The Last Time can’t manage to do this, and that’s what makes it such an interesting game to be considered through the vignette lens. After the shooting, we jump forward 40 years. Jack is in a retirement community. He’s contacted by Sarah, the granddaughter of his partner, and he begins what I can only describe as a buddy cop comedy plot with her. She’s a wiley 20-year-old who can use the internet to figure things out, and he’s the old grumpy man whose best bet is following her around and trying not to get hurt. When someone starts committing crimes around them, there’s only one thing they can do: see this whole thing through to the end.
If you started reading that last bit with something akin to “movie trailer voice” in your head, I wouldn’t blame you. It’s a pitch that belongs to those big, epic stories that I played on the PlayStation. It’s a tone that seems to belong to something other than the contemplative vignette.

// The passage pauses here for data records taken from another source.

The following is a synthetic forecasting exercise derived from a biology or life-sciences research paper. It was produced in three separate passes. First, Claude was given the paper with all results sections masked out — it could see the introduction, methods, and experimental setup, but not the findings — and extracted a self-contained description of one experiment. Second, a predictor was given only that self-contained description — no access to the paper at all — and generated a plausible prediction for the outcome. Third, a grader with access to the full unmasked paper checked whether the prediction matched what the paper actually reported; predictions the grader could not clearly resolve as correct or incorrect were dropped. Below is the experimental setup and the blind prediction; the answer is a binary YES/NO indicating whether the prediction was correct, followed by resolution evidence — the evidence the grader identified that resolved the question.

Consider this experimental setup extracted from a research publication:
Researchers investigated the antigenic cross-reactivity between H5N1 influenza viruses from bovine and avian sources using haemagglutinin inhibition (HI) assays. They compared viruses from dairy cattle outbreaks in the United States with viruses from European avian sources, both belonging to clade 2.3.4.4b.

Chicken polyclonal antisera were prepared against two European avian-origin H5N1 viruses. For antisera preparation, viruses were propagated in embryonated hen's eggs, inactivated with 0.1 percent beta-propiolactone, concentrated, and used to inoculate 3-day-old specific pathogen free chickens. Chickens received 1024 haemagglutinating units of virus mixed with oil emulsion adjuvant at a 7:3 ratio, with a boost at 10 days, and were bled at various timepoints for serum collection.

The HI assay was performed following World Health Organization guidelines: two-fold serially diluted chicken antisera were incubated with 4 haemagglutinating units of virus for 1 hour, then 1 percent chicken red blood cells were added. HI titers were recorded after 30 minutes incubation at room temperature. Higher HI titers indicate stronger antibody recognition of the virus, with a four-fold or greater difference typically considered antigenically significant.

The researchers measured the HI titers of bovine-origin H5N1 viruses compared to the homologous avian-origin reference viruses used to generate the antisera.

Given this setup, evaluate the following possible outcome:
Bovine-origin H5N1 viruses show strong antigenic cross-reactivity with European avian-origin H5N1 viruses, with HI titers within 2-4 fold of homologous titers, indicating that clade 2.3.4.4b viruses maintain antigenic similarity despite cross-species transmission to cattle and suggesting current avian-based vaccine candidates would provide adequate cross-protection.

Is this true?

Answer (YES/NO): NO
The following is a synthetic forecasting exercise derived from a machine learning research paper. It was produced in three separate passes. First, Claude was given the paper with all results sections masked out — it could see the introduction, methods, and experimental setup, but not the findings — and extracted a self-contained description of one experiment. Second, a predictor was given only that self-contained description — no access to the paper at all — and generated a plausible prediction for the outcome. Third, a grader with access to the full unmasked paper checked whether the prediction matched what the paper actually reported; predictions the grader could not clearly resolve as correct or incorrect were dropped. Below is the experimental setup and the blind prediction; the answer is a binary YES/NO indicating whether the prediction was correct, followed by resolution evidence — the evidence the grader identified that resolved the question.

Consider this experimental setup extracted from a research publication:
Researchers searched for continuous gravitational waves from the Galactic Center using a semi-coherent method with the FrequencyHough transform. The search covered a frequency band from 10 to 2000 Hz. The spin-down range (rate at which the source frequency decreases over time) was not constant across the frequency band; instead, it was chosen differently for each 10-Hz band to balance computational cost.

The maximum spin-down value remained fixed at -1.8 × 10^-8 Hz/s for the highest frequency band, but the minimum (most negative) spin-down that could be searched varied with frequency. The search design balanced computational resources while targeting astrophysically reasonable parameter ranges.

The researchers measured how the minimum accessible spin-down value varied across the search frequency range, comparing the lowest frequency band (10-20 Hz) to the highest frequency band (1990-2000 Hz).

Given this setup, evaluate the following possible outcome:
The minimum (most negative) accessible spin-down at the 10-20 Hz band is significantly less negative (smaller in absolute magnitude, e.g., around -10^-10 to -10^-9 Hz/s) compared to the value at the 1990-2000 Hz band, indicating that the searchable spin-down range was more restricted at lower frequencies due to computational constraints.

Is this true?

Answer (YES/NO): YES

And yet, The Last Time pulls it off somehow. It gets that big, broad story into a tiny frame and then fills it out not with car chases or explosions but in moments of personal development for Jack. In one moment, before heading out on a dangerous mission, you can choose to have Jack tell Sarah, plainly, that he’s scared. He’s a 70-year-old man. He’s not an action hero. 40 years ago he did something truly horrible, and his life changed, and there’s no heroism in him.

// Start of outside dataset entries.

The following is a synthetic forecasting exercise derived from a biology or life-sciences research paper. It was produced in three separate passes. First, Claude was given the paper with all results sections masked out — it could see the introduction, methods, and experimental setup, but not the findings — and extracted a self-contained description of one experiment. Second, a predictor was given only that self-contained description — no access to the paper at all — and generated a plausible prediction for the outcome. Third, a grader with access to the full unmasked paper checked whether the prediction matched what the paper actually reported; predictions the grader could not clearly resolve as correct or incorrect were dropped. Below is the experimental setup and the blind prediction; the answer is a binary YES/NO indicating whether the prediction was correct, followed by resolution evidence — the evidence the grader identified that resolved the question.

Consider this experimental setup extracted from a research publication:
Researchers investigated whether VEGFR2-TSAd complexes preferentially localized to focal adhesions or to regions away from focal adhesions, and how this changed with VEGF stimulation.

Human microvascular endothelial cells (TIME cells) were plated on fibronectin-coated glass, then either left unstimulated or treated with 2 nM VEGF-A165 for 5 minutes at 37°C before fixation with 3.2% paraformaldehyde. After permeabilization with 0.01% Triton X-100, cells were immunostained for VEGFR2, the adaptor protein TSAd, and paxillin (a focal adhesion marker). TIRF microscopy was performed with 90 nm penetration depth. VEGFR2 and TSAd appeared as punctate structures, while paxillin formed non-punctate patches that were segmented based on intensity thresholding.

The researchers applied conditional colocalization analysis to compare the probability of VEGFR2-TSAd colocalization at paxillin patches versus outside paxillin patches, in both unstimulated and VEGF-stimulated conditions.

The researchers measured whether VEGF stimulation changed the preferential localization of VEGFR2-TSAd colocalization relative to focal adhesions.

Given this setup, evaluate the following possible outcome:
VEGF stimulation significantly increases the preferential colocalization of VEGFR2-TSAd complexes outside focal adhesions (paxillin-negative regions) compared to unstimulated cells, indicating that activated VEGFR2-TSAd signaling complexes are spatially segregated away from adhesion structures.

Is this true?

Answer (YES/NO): NO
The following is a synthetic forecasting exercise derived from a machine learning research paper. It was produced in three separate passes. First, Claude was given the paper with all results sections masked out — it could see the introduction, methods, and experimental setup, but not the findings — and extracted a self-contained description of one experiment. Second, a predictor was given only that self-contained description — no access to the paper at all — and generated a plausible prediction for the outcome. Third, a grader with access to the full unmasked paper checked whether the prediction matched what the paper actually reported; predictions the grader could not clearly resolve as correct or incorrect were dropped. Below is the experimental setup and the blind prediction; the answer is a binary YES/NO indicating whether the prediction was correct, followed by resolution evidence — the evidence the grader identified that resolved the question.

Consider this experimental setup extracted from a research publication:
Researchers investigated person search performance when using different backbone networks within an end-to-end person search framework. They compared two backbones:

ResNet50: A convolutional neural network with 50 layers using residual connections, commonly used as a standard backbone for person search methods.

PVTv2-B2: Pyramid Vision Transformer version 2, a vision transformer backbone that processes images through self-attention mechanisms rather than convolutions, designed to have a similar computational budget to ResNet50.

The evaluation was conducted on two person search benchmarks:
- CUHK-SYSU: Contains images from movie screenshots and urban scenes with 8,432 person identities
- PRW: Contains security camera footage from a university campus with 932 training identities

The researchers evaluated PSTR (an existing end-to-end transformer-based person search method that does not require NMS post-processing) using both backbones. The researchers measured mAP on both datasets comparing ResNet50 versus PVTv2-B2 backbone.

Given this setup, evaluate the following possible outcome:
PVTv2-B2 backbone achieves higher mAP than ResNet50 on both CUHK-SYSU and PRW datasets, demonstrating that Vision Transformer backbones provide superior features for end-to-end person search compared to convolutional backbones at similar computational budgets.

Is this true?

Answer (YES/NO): YES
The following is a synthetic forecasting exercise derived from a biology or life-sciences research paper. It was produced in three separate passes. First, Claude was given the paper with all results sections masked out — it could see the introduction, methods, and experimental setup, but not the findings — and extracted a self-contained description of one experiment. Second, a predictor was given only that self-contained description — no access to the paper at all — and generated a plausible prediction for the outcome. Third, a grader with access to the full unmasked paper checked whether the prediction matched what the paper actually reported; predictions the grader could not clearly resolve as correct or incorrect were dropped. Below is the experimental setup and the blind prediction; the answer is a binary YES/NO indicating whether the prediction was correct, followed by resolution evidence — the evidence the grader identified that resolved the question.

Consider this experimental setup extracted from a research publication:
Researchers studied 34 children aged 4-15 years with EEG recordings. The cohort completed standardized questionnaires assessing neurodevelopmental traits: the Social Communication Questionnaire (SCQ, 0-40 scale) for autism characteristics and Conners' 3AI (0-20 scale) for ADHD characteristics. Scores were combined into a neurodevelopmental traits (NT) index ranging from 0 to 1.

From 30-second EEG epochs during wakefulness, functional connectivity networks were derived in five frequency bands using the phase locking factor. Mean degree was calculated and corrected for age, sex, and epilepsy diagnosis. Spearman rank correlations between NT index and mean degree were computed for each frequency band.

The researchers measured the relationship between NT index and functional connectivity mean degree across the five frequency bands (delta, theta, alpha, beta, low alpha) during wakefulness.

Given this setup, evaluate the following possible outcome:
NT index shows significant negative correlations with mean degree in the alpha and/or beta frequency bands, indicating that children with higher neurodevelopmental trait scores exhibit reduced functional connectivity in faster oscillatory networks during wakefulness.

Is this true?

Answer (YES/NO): YES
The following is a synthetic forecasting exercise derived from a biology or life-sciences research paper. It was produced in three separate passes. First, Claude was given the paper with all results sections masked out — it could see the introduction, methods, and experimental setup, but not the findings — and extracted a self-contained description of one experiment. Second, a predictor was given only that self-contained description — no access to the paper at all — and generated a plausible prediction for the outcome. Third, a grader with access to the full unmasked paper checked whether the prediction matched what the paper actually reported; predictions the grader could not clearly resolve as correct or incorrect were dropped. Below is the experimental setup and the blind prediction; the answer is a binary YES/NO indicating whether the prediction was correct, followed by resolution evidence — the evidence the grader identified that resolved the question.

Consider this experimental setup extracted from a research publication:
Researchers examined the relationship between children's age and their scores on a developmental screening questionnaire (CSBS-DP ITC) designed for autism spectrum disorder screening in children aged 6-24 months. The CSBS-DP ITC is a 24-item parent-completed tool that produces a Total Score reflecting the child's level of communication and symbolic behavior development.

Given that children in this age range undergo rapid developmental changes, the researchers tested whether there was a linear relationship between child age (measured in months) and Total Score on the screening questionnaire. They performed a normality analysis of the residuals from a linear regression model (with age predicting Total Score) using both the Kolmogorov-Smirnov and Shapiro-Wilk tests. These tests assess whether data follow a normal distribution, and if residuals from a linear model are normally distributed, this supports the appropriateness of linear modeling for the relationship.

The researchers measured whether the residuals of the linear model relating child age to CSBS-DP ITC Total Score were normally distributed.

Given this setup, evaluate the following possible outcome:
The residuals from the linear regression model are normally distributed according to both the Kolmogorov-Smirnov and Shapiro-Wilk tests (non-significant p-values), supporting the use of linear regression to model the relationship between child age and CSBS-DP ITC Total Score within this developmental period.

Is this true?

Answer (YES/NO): NO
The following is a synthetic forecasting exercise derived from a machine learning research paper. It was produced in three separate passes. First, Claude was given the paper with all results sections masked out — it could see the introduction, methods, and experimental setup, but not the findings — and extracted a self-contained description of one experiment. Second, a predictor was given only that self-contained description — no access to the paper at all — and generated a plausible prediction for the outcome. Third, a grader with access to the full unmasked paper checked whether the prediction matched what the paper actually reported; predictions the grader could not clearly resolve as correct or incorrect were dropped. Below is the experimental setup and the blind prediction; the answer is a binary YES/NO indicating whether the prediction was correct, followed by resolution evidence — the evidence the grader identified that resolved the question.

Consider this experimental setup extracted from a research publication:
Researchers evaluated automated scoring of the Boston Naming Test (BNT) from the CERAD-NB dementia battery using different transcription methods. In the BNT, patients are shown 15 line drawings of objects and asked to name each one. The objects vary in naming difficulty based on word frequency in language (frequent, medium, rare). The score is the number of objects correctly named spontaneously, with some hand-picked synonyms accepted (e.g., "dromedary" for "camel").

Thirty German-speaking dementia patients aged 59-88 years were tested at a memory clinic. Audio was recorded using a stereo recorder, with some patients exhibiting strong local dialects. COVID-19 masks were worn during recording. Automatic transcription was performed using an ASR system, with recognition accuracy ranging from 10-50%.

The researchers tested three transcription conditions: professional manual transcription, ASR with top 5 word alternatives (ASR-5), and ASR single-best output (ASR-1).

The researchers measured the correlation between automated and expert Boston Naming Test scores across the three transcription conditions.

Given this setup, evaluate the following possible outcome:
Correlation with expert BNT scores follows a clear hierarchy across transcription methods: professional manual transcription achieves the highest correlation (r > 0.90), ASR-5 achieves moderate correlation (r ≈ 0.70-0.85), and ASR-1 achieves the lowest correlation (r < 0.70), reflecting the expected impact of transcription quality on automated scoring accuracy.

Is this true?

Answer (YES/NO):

We’re living in a transitional period when it comes to games. The technology to make them is as widely available as it has ever been, and the kinds of stories that have been appearing in games over the past few years are different from the vast majority of what came before. With The Last Time, it’s not just a different kind of story, but instead a different kind of melding of the vignette, the adventure game, the broad strokes story, and the introspective quality of dialogue choices. In such a short runtime, The Last Time creates a world and a set of characters who I came to care and worry about in a way that, say, God of War was not able to achieve for me.

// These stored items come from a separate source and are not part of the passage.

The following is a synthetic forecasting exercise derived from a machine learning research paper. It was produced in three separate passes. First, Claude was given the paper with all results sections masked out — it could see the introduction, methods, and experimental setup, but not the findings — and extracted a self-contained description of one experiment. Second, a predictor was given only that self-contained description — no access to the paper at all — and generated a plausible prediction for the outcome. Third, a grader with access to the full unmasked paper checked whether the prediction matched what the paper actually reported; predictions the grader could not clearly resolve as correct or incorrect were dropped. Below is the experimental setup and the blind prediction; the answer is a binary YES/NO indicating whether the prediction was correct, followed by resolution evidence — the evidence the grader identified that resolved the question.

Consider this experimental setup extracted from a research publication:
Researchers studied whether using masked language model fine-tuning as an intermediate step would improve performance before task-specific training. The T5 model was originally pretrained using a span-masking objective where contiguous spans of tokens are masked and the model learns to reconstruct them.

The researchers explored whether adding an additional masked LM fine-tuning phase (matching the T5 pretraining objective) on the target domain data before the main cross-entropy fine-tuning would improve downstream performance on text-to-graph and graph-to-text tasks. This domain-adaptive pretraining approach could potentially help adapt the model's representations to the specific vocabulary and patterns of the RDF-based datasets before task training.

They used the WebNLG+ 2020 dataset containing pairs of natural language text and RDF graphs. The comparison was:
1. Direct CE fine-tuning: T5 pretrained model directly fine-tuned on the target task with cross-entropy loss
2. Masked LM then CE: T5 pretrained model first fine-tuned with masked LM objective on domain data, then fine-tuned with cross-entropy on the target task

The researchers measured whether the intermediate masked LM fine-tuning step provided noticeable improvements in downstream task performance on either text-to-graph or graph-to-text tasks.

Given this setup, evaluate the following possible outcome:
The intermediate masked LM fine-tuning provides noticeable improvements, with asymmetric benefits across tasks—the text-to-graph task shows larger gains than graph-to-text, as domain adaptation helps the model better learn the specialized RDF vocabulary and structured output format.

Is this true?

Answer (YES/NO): NO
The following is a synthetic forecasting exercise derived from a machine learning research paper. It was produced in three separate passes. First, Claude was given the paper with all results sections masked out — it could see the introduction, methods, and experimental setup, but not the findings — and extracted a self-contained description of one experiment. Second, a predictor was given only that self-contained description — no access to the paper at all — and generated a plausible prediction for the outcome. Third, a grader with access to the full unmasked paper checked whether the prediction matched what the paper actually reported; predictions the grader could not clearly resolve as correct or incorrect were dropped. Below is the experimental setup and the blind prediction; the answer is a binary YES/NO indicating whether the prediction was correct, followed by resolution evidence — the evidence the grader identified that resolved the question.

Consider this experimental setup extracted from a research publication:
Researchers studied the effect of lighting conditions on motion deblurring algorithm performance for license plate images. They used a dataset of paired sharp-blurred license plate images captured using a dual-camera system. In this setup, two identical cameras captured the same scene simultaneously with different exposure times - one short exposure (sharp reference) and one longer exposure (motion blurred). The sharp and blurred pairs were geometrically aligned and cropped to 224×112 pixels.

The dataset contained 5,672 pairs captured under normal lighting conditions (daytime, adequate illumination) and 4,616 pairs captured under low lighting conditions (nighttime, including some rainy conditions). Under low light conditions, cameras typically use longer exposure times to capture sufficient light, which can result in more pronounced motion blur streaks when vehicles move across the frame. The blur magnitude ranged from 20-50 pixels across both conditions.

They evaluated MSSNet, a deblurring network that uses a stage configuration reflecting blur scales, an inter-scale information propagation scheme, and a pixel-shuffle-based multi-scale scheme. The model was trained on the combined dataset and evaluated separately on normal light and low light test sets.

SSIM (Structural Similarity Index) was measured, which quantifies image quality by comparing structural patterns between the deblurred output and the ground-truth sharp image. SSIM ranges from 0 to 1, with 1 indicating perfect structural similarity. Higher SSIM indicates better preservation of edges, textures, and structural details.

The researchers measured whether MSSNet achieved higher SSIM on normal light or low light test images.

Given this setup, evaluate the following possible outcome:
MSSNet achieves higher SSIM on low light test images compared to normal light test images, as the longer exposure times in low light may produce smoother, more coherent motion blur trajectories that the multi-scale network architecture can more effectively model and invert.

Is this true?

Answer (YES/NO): YES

Coming out of several massive games recently, including Pillars of Eternity 2, I can’t help but feel relieved to play a game that wants to deliver a short, contemplative, quiet experience. As a vignette game hybridized with the pulsing rhythm of a buddy comedy plot, The Last Time is content to lets its conversations unfold between building fires and standoffs. Jack is allowed to be sad, to be anxiety-ridden, and to be regretful in a world that is banally similar to our own. And, perhaps, in seeing the everyday sameness, as players we can try to access some of that quiet reflection ourselves.